* _Action item 1_: Please return the passage of the State of the Union commentary between "President Barack Obama’s" and "to the right.", inclusive, word for word.
* _Action item 2_: Carry the State of the Union commentary forward from its last sentence.

* _Selected passage_:
..........

A liberal manifesto with a centrist tinge by Marjorie Arons-Barron
The entry below is being cross posted from Marjorie Arons-Barron’s own blog.
President Barack Obama’s state-of-the-union speech was as much a liberal manifesto as I’ve heard in decades. Not surprising then that so many of the talking heads take the speech as evidence that Obama is trying to move the American center to the left in much the way Ronald Reagan moved it decades ago to the right.
There were the President’s traditional themes of energy, education and infrastructure. But he went on from there, talking about climate change, universal free pre-school, raising tax revenues (this time through closing loopholes and deductions, especially for corporations and the wealthy), voting rights, supporting basic research investments, raising the minimum wage, and, most emotionally, gun control. He even spoke about eradicating extreme poverty worldwide, albeit “with out allies.” No wonder people chuckled when he said “nothing will add a dime to the deficit.” It warmed a progressive’s heart, even while the President would be lucky to get a third to a half of what he would like.
But the speech was not a utopian fantasy. For one thing, there were a few sleights of hand. He crowed about cutting in half the number of U.S. military to be left in Afghanistan a year from now. But that number will still be the same or slightly more than when he took office in 2009.
He acknowledged that deficit reduction had to be part of the national agenda but may have lowballed (at $1.5 trillion) the amount that still needs to be cut ($2.4 trillion, according to former Clinton budget director Alice Rivlin.

..........

* _Provided data_:

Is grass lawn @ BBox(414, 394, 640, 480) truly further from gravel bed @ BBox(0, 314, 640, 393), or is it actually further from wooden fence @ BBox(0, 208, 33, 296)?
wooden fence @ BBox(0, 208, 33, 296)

..........

* _Response 1_:
President Barack Obama’s state-of-the-union speech was as much a liberal manifesto as I’ve heard in decades. Not surprising then that so many of the talking heads take the speech as evidence that Obama is trying to move the American center to the left in much the way Ronald Reagan moved it decades ago to the right.

* _Response 2_:
The President also made it a point to identify areas of agreement with the GOP (if only they could put national interest above party.) He said we need not a bigger government but a smarter one “that sets priorities and invests in broad-based growth.” The President emphasized the need for bipartisanship, reminding listeners how the cap-and-trade part of his climate change strategy was a market-based approach once favored by John McCain. How he and Mitt Romney agreed on linking minimum wages to cost of living. How lawful gun owners do favor better background checks. How his own comprehensive approach to immigration had long found support among many Republicans. How his effort to improve the voting process will be headed by lawyer for both his and Republican nominee Mitt Romney’s campaign.
Also decidedly centrist, the President called for greater accountability in education, saying federal aid will be determined by affordability and value. And his willingness to tackle Medicare reform (the “biggest threat” to future financial stability) – promising cuts equivalent to those in Simpson-Bowles – will surely agitate liberals in Congress, including several in the Massachusetts delegation, who may not be assuaged by the President’s pledge to “keep the promises we’ve already made.”
Despite the hype around any state of the union address, will any of this matter? Senate Republicans’ blocking of Defense Department nominee Chuck Hegel is a worrisome sign that any plea for bipartisanship may well fall on deaf ears. If so, it wouldn’t be the first time a President’s state-of-the-union agenda became a futile wish list.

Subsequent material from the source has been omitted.